### Texte extrait
= = = = =

Après la mésaventure très médiatisée de cette mère de famille expulsée de sa chambre de 4,5 m² en pleine trêve hivernale par sa propriétaire, de vives réactions se font entendre à propos des logements indécents. Christophe Robert, délégué général adjoint de la fondation Abbé Pierre, était invité mardi matin sur Europe 1 et a exposé son point de vue.

Selon lui, il faut sanctionner beaucoup plus fortement les propriétaires qui louent des logements en-dessous des normes (surface inférieure à 9 m²) et faire connaître leurs droits aux personnes. Ce sont souvent les voisins des locataires victimes qui prennent l’initiative de dénoncer une situation de mal-logement. Il a ajouté que les pouvoirs publics, malgré leur connaissance de ces situations, prennent trop de temps à réagir. C’est également le constat dressé par l’association Droit au Logement (DAL), selon laquelle il y a « un véritable manque de l’institution publique sur le contrôle des logements indignes ».

= = = = =

[Enregistrements issus d'une collecte de données]
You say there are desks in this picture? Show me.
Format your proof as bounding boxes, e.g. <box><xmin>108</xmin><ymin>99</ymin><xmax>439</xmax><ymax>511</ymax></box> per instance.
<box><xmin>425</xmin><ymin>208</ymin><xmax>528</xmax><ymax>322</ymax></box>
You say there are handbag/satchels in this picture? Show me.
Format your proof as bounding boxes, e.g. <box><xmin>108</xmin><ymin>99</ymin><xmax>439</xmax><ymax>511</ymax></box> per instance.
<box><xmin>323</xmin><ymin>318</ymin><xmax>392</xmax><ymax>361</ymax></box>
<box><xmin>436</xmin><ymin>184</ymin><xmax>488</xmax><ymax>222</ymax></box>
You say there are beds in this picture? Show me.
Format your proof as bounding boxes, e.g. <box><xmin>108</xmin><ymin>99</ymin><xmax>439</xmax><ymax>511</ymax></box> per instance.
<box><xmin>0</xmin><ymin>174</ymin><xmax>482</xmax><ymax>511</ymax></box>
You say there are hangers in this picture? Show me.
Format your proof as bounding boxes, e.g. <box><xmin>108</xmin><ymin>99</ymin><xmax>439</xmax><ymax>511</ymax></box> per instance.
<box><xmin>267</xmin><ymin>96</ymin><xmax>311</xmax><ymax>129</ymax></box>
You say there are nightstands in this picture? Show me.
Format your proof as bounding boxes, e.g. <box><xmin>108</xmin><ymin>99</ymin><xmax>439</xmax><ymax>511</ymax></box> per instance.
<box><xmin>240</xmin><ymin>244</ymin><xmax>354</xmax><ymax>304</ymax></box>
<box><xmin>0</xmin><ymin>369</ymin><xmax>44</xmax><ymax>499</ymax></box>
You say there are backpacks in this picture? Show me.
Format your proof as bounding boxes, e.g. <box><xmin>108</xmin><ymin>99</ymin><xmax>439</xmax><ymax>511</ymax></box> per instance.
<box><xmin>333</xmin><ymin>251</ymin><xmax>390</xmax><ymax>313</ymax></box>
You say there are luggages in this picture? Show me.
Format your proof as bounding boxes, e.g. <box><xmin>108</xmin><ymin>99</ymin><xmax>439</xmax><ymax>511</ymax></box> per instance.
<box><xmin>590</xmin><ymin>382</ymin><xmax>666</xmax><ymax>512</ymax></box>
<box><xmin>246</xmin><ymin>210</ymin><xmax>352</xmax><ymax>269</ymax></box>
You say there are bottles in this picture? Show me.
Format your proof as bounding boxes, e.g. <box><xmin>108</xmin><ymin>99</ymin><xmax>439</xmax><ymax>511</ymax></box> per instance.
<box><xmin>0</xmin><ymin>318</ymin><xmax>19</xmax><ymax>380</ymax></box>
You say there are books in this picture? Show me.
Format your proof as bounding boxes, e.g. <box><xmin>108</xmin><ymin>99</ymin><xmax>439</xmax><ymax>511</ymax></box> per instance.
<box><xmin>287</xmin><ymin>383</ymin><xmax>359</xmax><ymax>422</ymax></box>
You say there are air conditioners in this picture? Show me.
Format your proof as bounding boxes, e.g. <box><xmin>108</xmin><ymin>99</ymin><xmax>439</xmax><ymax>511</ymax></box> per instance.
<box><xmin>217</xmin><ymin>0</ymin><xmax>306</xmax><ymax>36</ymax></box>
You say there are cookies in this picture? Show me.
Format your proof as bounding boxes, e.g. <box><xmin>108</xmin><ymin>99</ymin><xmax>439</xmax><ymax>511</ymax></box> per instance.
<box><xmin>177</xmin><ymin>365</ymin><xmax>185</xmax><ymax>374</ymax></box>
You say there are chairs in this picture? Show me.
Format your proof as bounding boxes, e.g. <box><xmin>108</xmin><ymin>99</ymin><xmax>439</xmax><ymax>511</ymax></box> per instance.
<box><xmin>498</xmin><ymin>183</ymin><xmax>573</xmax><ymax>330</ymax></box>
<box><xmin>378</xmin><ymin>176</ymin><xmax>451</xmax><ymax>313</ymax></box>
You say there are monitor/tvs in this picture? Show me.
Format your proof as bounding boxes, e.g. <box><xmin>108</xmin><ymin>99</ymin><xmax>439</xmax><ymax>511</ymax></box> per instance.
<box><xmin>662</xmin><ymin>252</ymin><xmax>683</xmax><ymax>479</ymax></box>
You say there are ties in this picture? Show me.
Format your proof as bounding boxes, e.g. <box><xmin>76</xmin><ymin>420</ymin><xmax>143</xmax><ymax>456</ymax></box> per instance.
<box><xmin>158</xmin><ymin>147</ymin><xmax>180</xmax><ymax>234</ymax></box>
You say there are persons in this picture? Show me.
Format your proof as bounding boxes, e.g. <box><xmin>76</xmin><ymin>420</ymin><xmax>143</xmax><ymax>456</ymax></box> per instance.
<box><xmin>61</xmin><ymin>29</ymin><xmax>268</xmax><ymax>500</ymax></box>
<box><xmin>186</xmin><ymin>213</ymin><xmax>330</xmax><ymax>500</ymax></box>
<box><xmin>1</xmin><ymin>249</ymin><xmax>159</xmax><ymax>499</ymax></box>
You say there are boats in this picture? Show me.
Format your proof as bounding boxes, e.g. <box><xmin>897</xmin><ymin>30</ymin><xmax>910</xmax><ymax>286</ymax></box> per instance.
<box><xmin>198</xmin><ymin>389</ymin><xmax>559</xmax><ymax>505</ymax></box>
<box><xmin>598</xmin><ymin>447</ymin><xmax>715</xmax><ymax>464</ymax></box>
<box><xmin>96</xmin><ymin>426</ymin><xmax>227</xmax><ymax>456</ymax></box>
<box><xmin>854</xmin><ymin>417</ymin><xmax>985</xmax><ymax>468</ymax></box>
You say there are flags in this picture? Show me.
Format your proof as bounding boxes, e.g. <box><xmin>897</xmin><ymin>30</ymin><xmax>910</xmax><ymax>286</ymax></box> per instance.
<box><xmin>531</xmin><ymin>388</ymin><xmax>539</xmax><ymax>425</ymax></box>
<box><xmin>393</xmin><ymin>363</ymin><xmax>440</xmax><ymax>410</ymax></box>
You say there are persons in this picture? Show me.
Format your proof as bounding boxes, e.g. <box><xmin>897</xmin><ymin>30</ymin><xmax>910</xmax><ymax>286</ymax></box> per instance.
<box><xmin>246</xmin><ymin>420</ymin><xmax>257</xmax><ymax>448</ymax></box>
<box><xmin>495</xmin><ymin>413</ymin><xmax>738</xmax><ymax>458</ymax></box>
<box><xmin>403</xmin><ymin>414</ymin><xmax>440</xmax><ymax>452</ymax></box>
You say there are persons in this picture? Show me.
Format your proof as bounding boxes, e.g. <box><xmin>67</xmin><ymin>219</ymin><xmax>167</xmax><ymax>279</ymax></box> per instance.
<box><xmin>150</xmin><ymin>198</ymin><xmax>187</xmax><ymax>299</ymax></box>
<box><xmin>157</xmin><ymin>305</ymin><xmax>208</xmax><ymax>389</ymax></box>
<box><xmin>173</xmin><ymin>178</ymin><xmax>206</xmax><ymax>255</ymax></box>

= = = = =

### Énoncé
Poursuivez le texte sur les logements indécents à la suite de sa dernière phrase.

### Réponse rédigée
Jean Perrin, président de l’Union nationale de la propriété immobilière (UNPI), a répondu à Christophe Robert : « Cela me fait penser à la prostitution : je ne crois pas que c’est parce qu’on veut punir les clients que derrière on arrive à traiter le problème. Je crois que le vrai problème est ce manque de logements« . Il est en effet favorable à une certaine modération dans l’application de la loi qui interdit la location de logements inférieurs à 9 m² : selon lui, cette loi « a éliminé un certain nombre de logements de 7 ou 8 mètres carré qui n’étaient pas forcément invivables. Il fallait peut-être les aménager mieux ». Jean Perrin a ajouté : « si on interdit ces logements, toutes ces personnes, on les met où ? ».

Sur LocService, les rares fois où des candidats locataires nous signalent un logement qui ne serait pas décent, nous effectuons une enquête et nous prenons des mesures strictes : l’offre de location est supprimée et le bailleur ne peut plus bénéficier de nos services pour effectuer ses recherches de locataire.